The fifth talk was Evelyn Barbin's talk titled "The different readings of original sources: an experience in pre-service teaching". The talk included an amazing number of ideas for historical sources that can be used in a mathematics course - her own present experience was from a course for pre-service teachers who were aiming for primary school. (French primary schools, that is, which is at another level altogether than Norwegian ones.) Maybe the most important part of her lecture, however (which was exemplified throughout the rest of the lecture), was an attempt to cathegorize the different ways students can engage with a historical source - from "interpret in our mathematical language" at the one extreme to "interpret in its own historical context" at the other.

My main decisions coming out of this day were these:
- I will put more effort into making available for Norwegian teachers materials on history of mathematics (for use in the classroom) in Norwegian.
- I will look again at my own teaching to think of how history of mathematics could enhance it more than presently, and think of the different ways students could engage with the materials.

In addition to this, there has been wonderful weather, good food, a nice walk and lots of friendly people. I'm looking forward to the next three days. And I'm glad I've had my presentation, so I don't have to think of that any more...

Studying original sources in mathematics education

I have been terrible at posting in this blog, but I'll try to improve. I am currently at a mini-workshop at the Mathematisches Forschungsinstitut in Oberwolfach on the topic of "Studying original sources in mathematics education". The place is wonderful - the place is so green and beautiful, and there are all neccessary amenities to have a great, productive time.

On this first day of the mini-workshop, I have heard two great talks. The first one was by Abraham Arcavi. He told us about a teacher workshop he conducted with Masami Isoda, where teacher students were confronted with problems from the Rhind Papyrus, on multiplication and on solving an equation (as we will see it). The starting point of the work was that whether you are learning history or you are learning to teach, you have to learn to interpret. And maybe it is easier to learn to interpret by working on historical sources than by working on student answers, as it is harder to dismiss a historical source as being "wrong".
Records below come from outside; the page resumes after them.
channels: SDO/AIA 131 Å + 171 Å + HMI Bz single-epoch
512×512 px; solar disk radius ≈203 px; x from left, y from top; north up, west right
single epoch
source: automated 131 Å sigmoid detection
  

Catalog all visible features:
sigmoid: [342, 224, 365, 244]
Arcavi gave some details on this particular workshop, not least on how "scaffolding" was necessary to ensure that the teacher students managed to work through the text in a meaningful way. The point noted in the end of the talk, however, seems to be one of the most important - how can you "upscale" such an experiment? This particular workshop was conducted by two prominent researchers in the field of "history and pedagogy of mathematics" (HPM) - how can we make "ordinary" teachers do the same (or similar things)?

One small exercise: Ron is given the following exercise: "3/5 of a number is 12, what is the number?" Ron writes: "12*2 = 24 24:6 = 4 24-4 = 20" Is Ron correct? How would you as a teacher react to his answer?
(This should show the need of a teacher to listen attentively, not just "evaluative".
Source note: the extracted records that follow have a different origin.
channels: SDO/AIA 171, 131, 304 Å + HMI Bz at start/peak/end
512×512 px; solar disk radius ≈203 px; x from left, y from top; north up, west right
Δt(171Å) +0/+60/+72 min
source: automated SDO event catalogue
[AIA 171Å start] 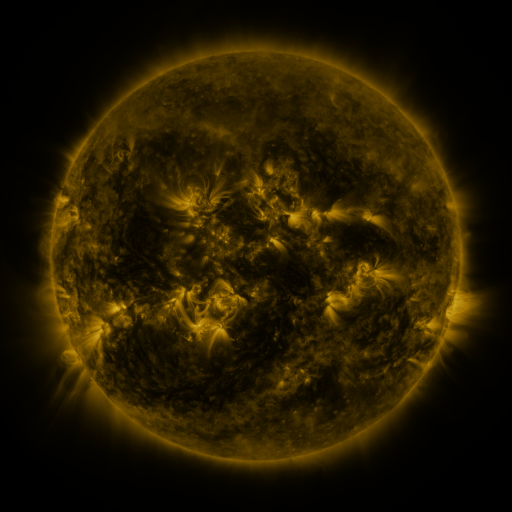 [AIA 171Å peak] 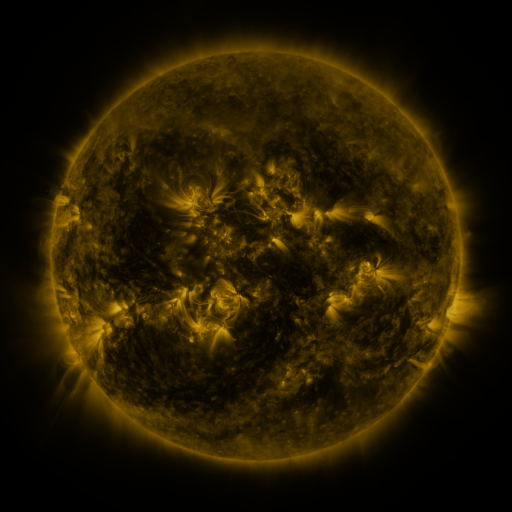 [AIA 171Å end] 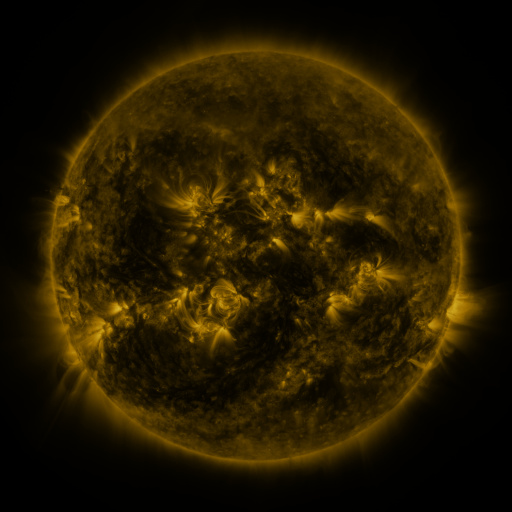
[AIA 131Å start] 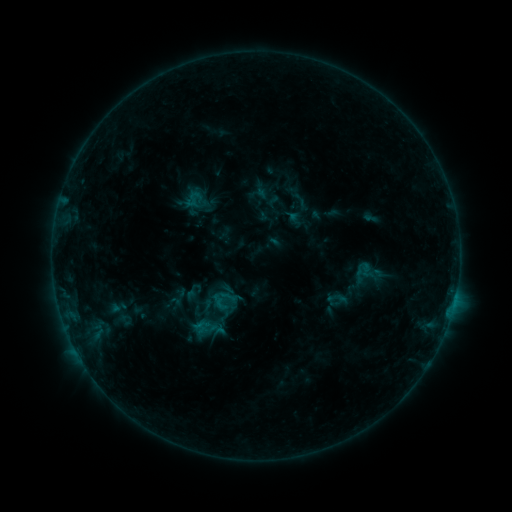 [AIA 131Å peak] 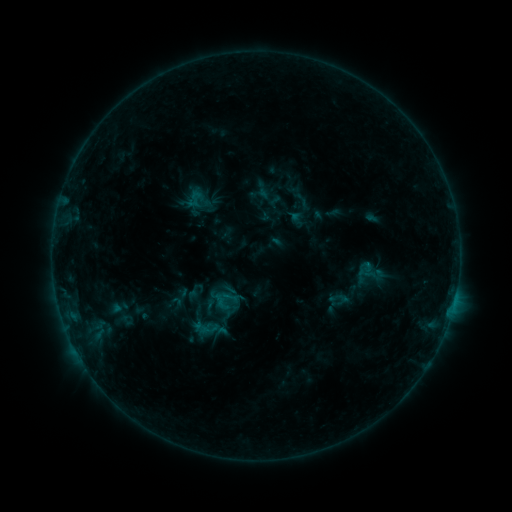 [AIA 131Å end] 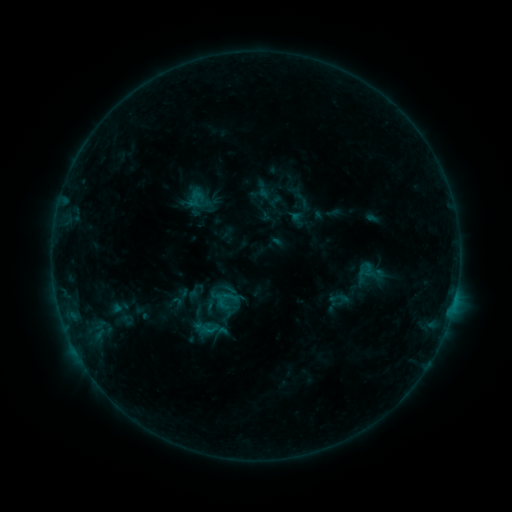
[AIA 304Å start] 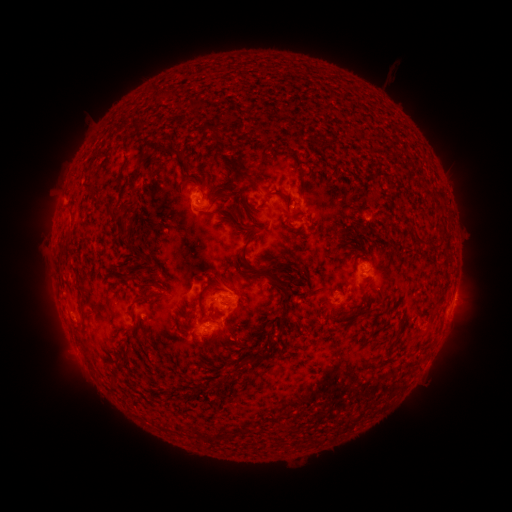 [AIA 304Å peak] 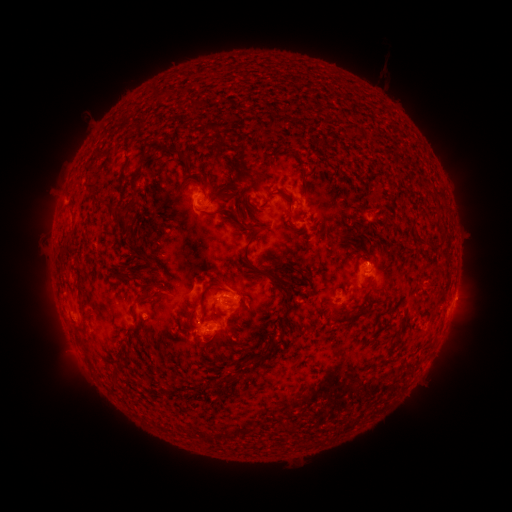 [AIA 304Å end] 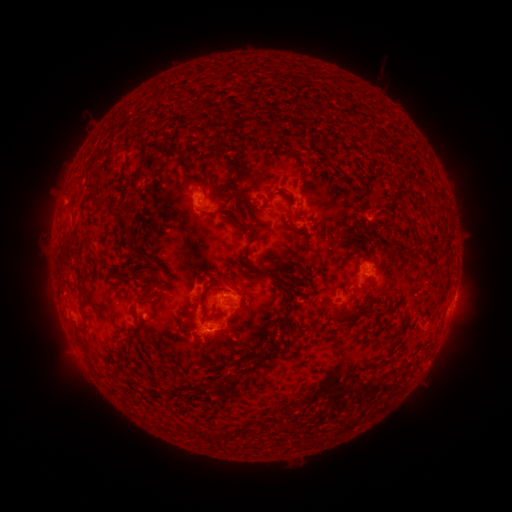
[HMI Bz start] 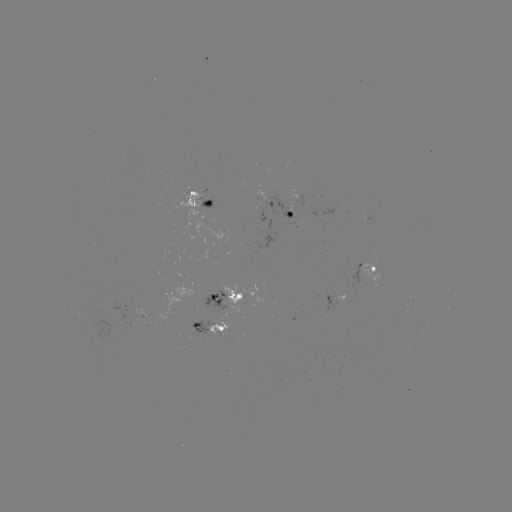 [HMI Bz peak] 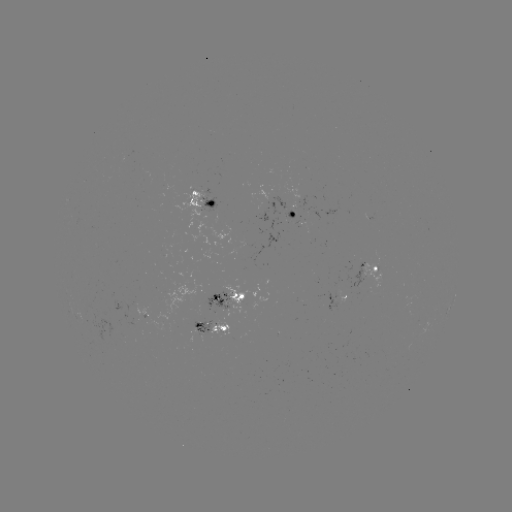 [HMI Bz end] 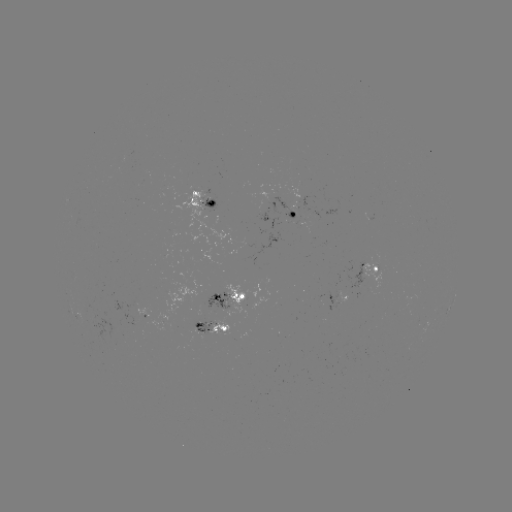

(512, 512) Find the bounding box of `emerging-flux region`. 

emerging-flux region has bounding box [190, 310, 212, 334].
The other talk was by David Pengelley, who showed us how he works with Pascal's "Treatise on the Arithmetical Triangle" with his students. I did not know this text before (although I have referred to it many times), and it was interesting to look at it a bit closer. As mentioned in an earlier posting, I tend to use exercises on Pascal's triangle in my teaching, but surely I learned something new today - even though some of the more advanced stuff, such as Pascal's use of inductive proofs, is probably not suitable for our first course at my institution...

Obviously, people are speaking to the converts at such a workshop. As mentioned already, the important thing is to (to use Pengelley's words) "convince teachers that they want to do it". Developing materials seem to be the way to do that, and I'm sad to say that materials in Norwegian are few and far between. I should do something to remedy that at some point.